MAISON DES EVERHART-2010 Nous étions assis tous les quatre autour de la table dans notre grande salle à dîner. Au bout de la table, il y avait mon père. À sa droite, ma mère et de l'autre coté moi et ma soeur. Cela avait toujours été comme ça depuis notre tendre enfance, nous avions nos places et nous ne changions jamais. Nous venions de terminer notre prière habituelle et notre repas commençait en silence.
« Je voudrais prendre un moment pour souligner l'admission à l'université de Camelya. Bravo chérie, je suis fier de toi. » Je soupira discrètement, ne levant pas les yeux de mon assiette. Mon père venait de dire à ma soeur qu'il était fier d'elle. Ces mots, je les avais attendu toute ma vie et jamais il ne me les avait adressés. Pourquoi ? Je n'en avais aucune idée. Ma mère la félicita encore une fois à son tour pendant que moi, je restais muette. « Princesse, tu pourrais au moins lui dire quelque chose. » Bien sûr, Camelya la parfaite méritait toute l'attention du monde, mais moi, est-ce qu'on prenait le temps de me féliciter pour le poste d'enseignante que je venais tout juste d'obtenir. Je ne crois pas.
« Bravo. C'est une excellente nouvelle pour toi.» Murmurai-je les yeux toujours rivés sur mon repas.
« Jamie, tu pourrais être plus polie. » En quoi avais-je été impolie ? Je n'en avais pas la moindre idée.

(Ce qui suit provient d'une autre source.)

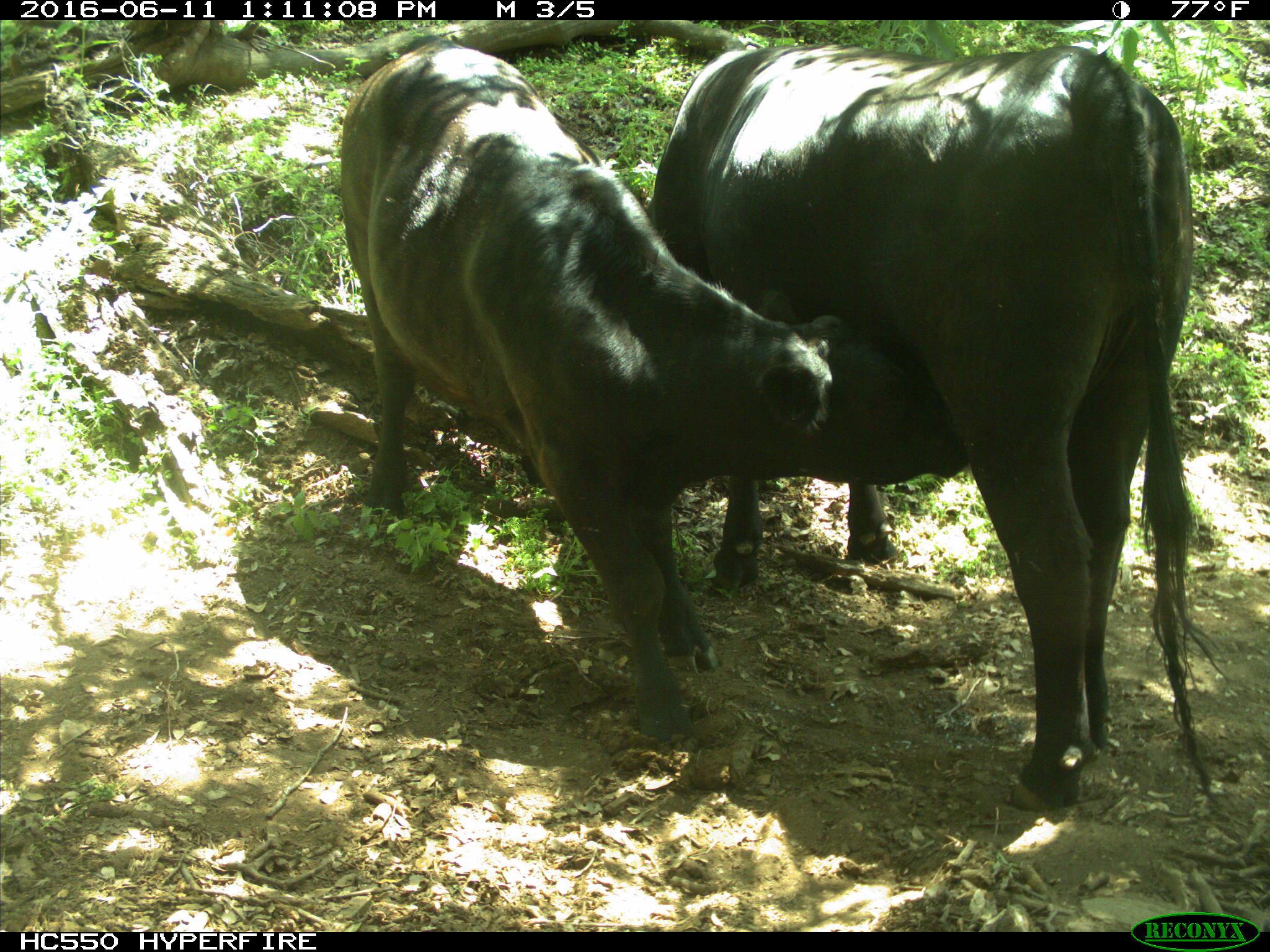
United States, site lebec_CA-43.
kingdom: Animalia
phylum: Chordata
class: Mammalia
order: Artiodactyla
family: Bovidae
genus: Bos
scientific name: Bos taurus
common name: domestic cow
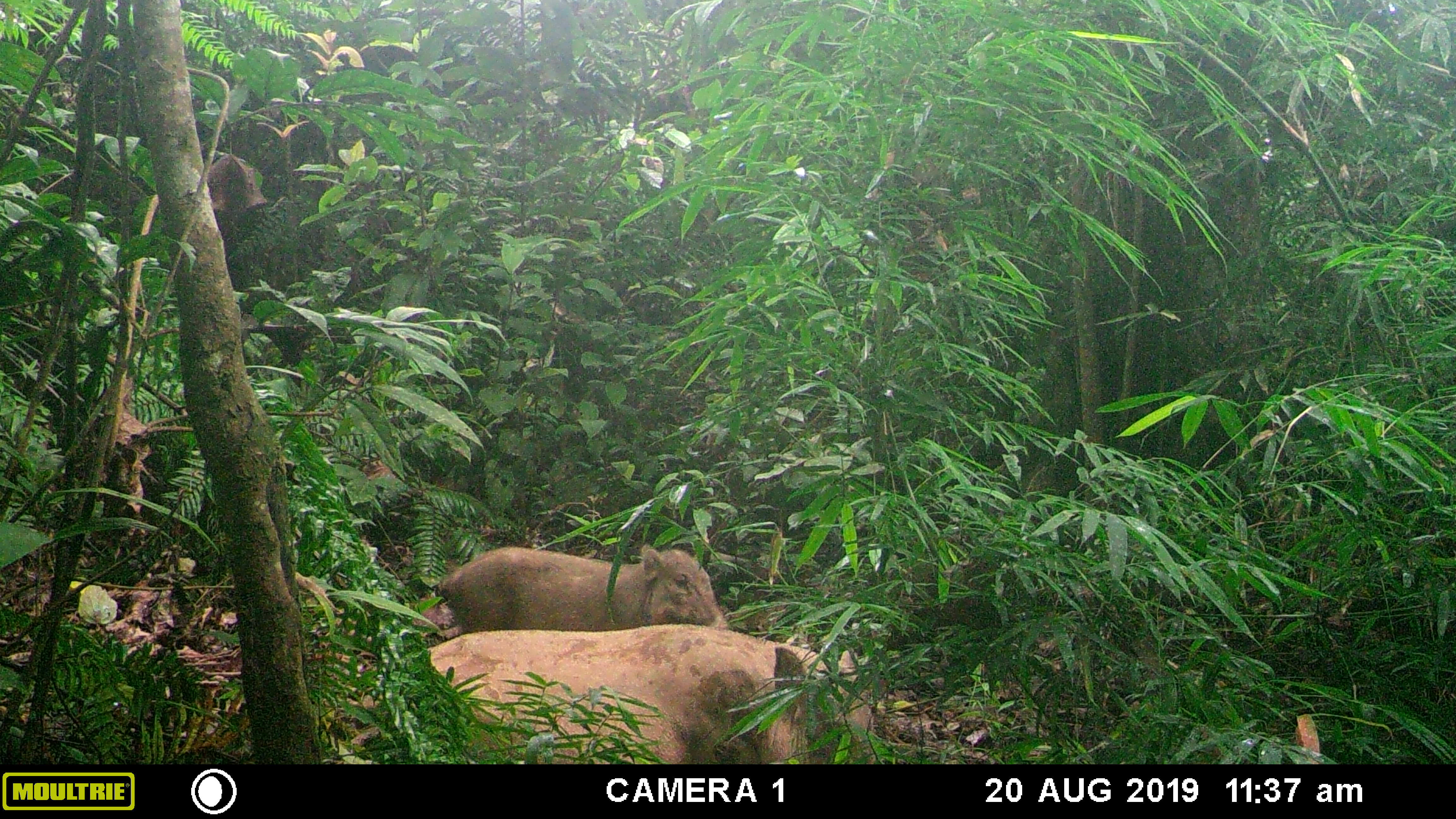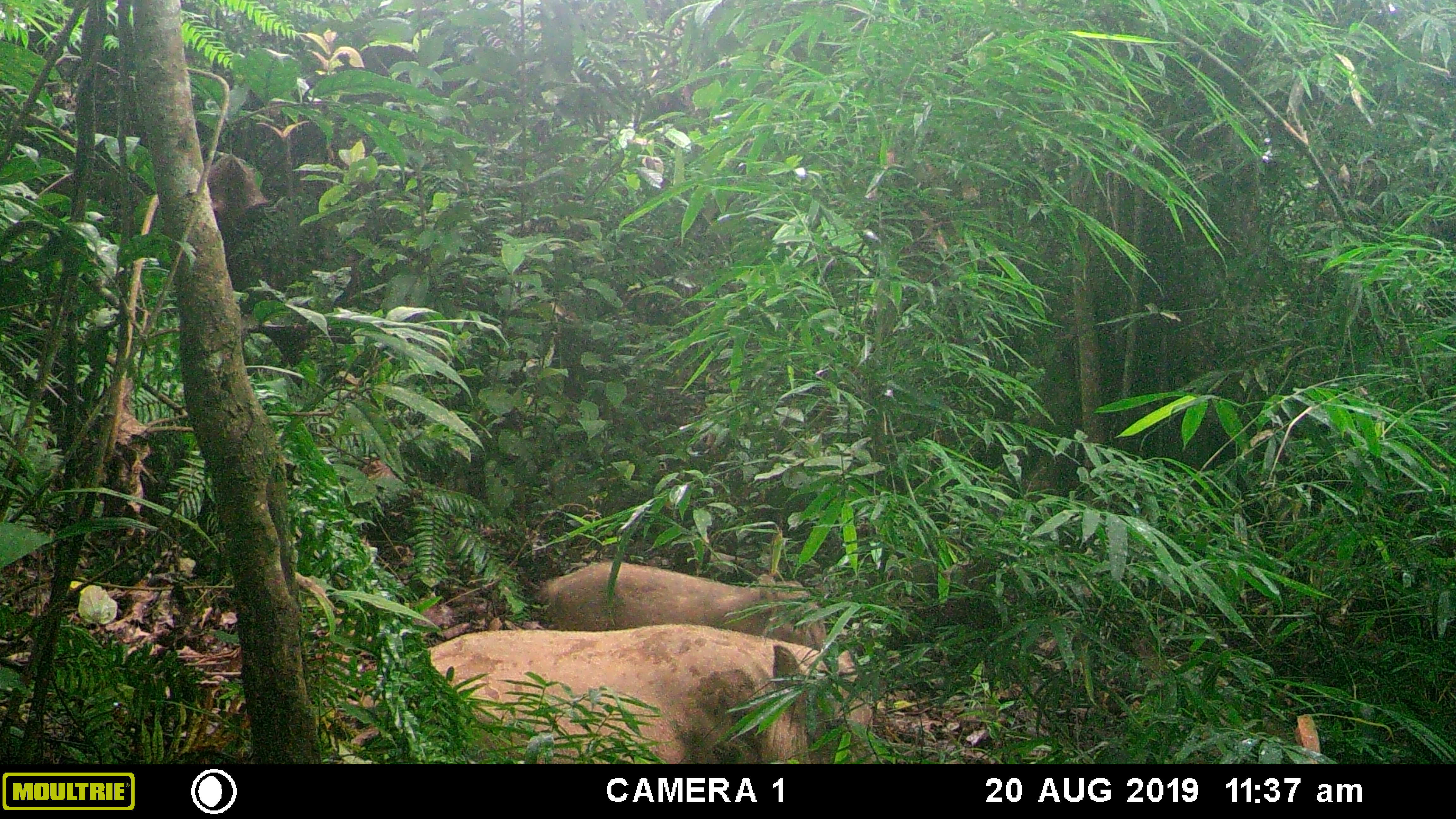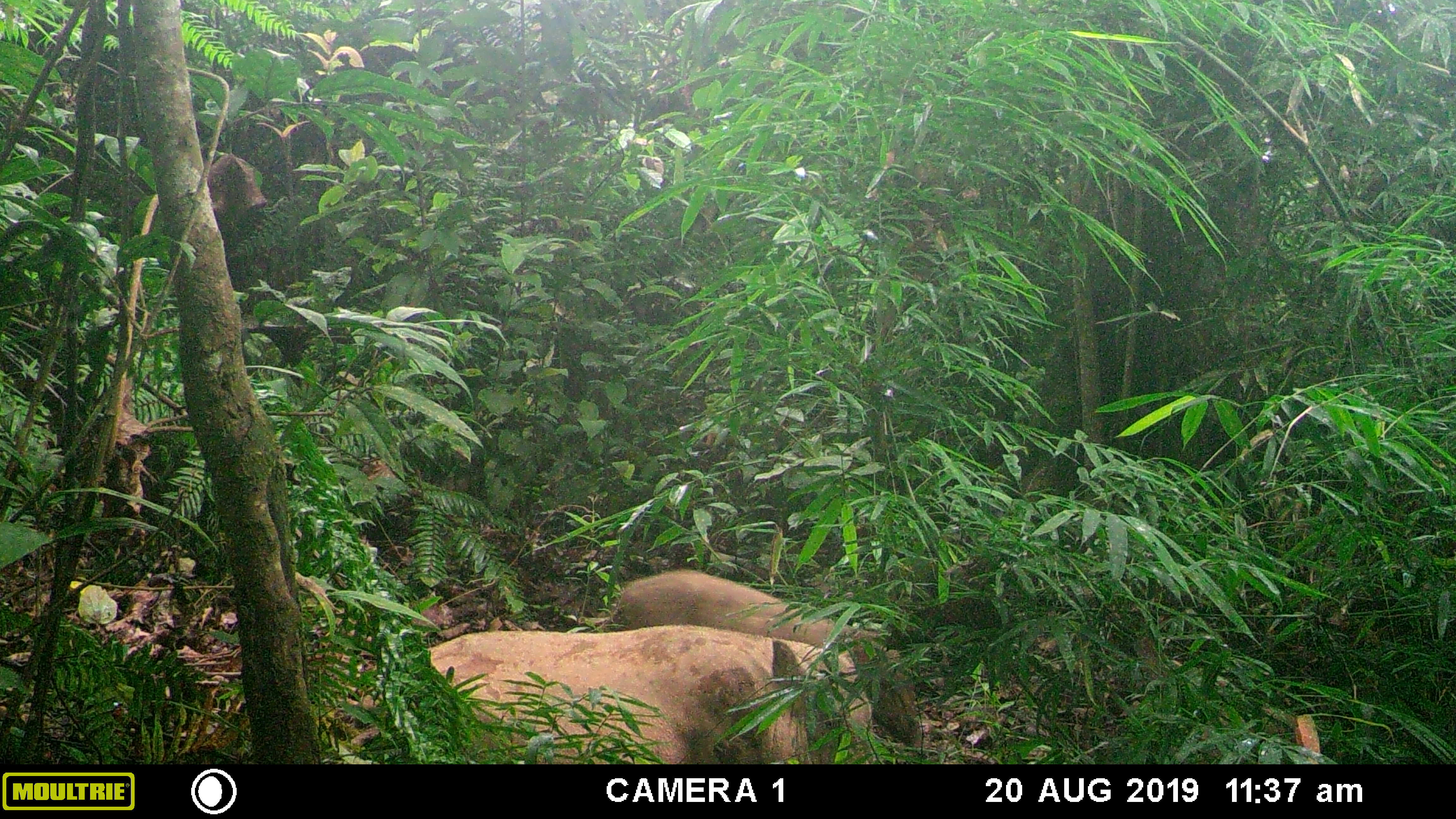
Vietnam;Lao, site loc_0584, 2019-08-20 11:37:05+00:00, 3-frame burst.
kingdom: Animalia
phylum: Chordata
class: Mammalia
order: Artiodactyla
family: Suidae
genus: Sus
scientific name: Sus scrofa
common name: eurasian wild pig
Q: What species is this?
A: Eurasian wild pig (Sus scrofa).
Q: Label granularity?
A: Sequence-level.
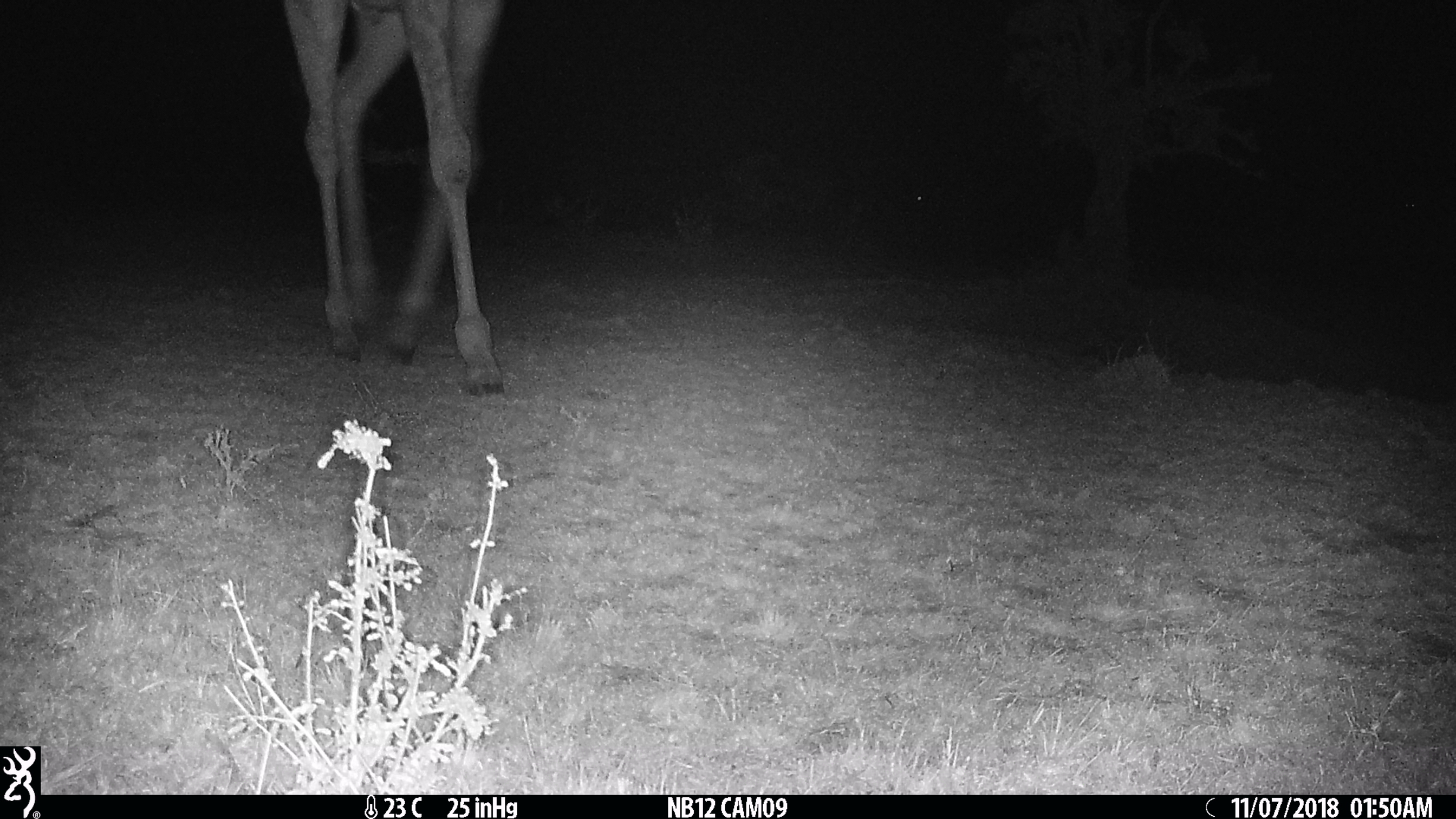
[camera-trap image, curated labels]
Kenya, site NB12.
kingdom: Animalia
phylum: Chordata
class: Mammalia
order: Artiodactyla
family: Giraffidae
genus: Giraffa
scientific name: Giraffa camelopardalis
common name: northern giraffe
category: giraffe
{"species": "giraffe (northern giraffe) (Giraffa camelopardalis)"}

« Bien sûr, Camelya mérite toute l'attention du monde parce qu'elle a été admise à l'université, mais moi, on ne dit rien sur mon nouvel emploi. Je n'ai peut-être pas suivi le chemin que vous auriez voulu que je prenne, mais est-ce une raison pour ignorer complètement mes réussites ? » En disant cela, je fixais mon père, puisque cela s'adressait beaucoup plus à lui qu'à ma mère. Mon père ne cessait de me critiquer et ce depuis plusieurs années. L'évènement déclencheur, ma relation avec Zéphyr, qu'il n'appréciait pas le moindre du monde.
« Jamie, tu sais bien que c'est faux et qu'on est tout aussi fiers de toi que l'on peut l'être de Camelya. » Mon père restait silencieux. C'était beaucoup trop difficile pour lui d'admettre que j'avais raison. Sans rien ajouter de plus, je quitta la table, geste qui n'était évidemment pas autorisé lors de nos repas familiaux. Mais ce soir là, je n'en avais rien à faire des bonnes manières.
FAIRVIEW-2006 FAIRVIEW - 2006.
« C'est pas vrai. J'ai définitivement la poisse.» Nous étions en janvier. C'était en milieu d'après-midi, j'avais décidé de me rendre à l'université en vue d'étudier pour un gros examen. Cependant, je n'avais jamais pu me rendre jusque là, ma voiture étant tombée en panne à mi-chemin. Pour ajouter à ma journée merdique, il pleuvait abondamment depuis plusieurs heures déjà. Je sortis mon téléphone de mon sac à main, cherchant le numéro du garage le plus proche. J'appelai, une fois. Deux fois. Trois fois. Aucune réponse. Gé-ni-al. Il ne manquait plus que ça. Pour couronner le tout, j'avais eu la brillante idée de mettre mes nouvelles bottes à talons haut ce matin là et j'avais oublié mon parapluie dans l'entrée. J'allais devoir me résoudre à marcher. Je n'avais aucune idée de la distance que je devais parcourir pour me rendre jusqu'au garage, ni de combien de temps cela allait me prendre. J’espérais y arriver avant la tombée de la nuit. Complètement trempée, j’arrivai un quart d'heure plus tard devant le garage. Heureusement, l’enseigne ouvert était affichée sur la porte. Je passa la porte, de très mauvaise humeur. J'en oubliais même mes bonnes manières.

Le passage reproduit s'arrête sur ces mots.